- **Esercizi da svolgere**
1. Secondo la sentenza, in quale data la Corte d'appello di Torino confermò la decisione del tribunale?
2. Trascrivi un passo della sentenza cominciando dalle parole "Secondo le dichiarazioni" e fermandoti dopo le parole "familiare dal (OMISSIS).".

Cass. pen. Sez. III, Sent., (ud. 10-03-2011) 27-04-2011, n. 16435 violenza sessuale

Sentenza scelta dal dott. Domenico Cirasole direttore del sito giuridico http://www.gadit.it/

Svolgimento del processo

La Corte d’appello di Torino, con sentenza del 27 aprile del 2010, confermava quella resa dal tribunale della medesima città il 1 aprile del 2009, con cui S.G. era stato condannato alla pena ritenuta di giustizia, quale responsabile di abuso sessuale in danno di D.V.J. (nata il (OMISSIS)), figlia della propria convivente, nonchè del delitto di cui all’art. 61 c.p., n. 2 e art. 611 c.p. per avere, con minacce, indotto la vittima a ritrattare le accuse di abuso sessuale.

Secondo le dichiarazioni della vittima e gli accertamenti dei giudici del merito, gli abusi erano costituiti da toccamenti vari sia sopra che sotto i vestiti, da introduzione delle dita nella vagina, da baci con la lingua e dall’induzione della vittima a masturbare il S., con l’aggravante di avere commesso i fatti anteriori al (OMISSIS) su minore degli anni 14. Fatti commessi dal (OMISSIS), con esclusione del periodo di allontanamento dall’abitazione familiare dal (OMISSIS).

L’originaria denuncia sporta dalla vittima si era conclusa con un’archiviazione sennonchè, dopo il ripristino della convivenza, a seguito del periodo di allontanamento cautelare della minore dalla casa familiare, il ricorrente aveva ripreso ad abusare sessualmente della ragazza. In questa seconda circostanza la parte lesa, a sostegno del proprio assunto, aveva addotto la registrazione di una telefonata tra lei ed il prevenuto captata alla presenza di tale Si.Ma., cognata del S.. A seguito di tale ulteriore elemento l’originario processo è stato riaperto.

- **Materiale fornito**

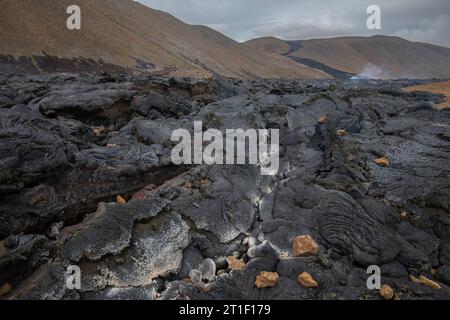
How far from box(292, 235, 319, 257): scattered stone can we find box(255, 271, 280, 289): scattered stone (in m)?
0.60

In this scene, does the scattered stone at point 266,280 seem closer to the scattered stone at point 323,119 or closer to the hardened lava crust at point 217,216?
the hardened lava crust at point 217,216

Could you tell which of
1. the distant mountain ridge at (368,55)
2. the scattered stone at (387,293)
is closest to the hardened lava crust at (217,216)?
the scattered stone at (387,293)

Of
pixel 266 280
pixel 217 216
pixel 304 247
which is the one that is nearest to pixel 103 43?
pixel 217 216

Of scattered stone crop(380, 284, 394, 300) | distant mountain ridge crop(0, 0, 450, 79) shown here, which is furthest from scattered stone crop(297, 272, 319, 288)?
distant mountain ridge crop(0, 0, 450, 79)

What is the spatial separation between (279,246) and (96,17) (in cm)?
3989

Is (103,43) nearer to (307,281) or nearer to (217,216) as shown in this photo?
(217,216)

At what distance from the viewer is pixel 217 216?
5.83 metres

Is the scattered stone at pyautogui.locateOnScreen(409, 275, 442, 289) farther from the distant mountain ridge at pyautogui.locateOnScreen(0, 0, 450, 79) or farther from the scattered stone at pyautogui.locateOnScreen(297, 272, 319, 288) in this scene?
the distant mountain ridge at pyautogui.locateOnScreen(0, 0, 450, 79)

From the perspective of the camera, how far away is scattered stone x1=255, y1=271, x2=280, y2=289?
4555 mm

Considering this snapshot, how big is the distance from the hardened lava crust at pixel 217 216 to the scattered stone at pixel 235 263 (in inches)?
1.0

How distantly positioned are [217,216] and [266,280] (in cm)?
151

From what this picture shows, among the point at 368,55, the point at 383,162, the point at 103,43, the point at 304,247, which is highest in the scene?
the point at 368,55

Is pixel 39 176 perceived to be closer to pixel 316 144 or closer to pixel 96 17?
pixel 316 144

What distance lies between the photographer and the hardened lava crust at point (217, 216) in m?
4.54
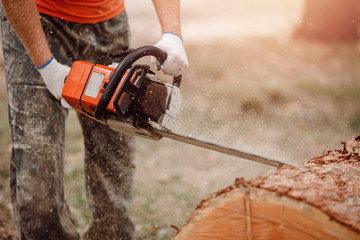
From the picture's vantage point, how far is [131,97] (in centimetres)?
177

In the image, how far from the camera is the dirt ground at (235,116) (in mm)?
3246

- **Soluzioni svolte**
1. Il 27 aprile del 2010.

2.
Secondo le dichiarazioni della vittima e gli accertamenti dei giudici del merito, gli abusi erano costituiti da toccamenti vari sia sopra che sotto i vestiti, da introduzione delle dita nella vagina, da baci con la lingua e dall’induzione della vittima a masturbare il S., con l’aggravante di avere commesso i fatti anteriori al (OMISSIS) su minore degli anni 14. Fatti commessi dal (OMISSIS), con esclusione del periodo di allontanamento dall’abitazione familiare dal (OMISSIS).